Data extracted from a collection
◆ ◆ ◆ ◆ ◆ ◆ ◆
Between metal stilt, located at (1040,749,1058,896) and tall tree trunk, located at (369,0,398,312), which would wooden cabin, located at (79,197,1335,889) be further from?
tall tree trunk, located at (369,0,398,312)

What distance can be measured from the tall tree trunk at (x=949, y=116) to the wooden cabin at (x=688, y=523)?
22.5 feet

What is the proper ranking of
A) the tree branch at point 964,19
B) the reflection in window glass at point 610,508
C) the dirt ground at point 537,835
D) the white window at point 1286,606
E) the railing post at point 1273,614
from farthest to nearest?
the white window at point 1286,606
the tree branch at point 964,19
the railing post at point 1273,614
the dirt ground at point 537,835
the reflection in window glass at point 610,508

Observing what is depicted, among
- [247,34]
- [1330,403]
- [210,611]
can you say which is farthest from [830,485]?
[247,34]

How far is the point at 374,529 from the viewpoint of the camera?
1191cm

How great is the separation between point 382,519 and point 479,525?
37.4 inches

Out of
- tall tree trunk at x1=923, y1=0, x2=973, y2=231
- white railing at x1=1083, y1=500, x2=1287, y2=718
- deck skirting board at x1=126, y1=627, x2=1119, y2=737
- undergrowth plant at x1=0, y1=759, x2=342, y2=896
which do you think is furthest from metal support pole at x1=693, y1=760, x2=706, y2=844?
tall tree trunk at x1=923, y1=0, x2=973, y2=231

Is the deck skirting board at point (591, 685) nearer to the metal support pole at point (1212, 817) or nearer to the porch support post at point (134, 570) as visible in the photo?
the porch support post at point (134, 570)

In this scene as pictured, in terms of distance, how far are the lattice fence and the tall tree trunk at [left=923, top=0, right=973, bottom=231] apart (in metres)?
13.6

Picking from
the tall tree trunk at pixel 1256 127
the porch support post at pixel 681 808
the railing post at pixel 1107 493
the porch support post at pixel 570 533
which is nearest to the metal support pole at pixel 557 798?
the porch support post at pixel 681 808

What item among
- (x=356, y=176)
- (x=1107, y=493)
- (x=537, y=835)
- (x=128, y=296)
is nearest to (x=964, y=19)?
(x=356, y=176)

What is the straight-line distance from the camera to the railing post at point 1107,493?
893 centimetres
◆ ◆ ◆ ◆ ◆ ◆ ◆
- [Objective]: Rescale the items starting at the line that contains "Observing what is depicted, among" and ending at the line that contains "37.4 inches". Rewrite each of these lines with the requests unchanged, but multiply every number in the answers (coordinates and distances) by 0.55, rounding each result half up to the number of decimal places that number originally had.

- [Answer below]:
Observing what is depicted, among
- [247,34]
- [1330,403]
- [210,611]
can you say which is farthest from [830,485]?
[136,19]

How far is the point at 374,529 from the viewpoint of the camera?
655cm

How great is the separation between point 382,519 and point 479,525?
20.6 inches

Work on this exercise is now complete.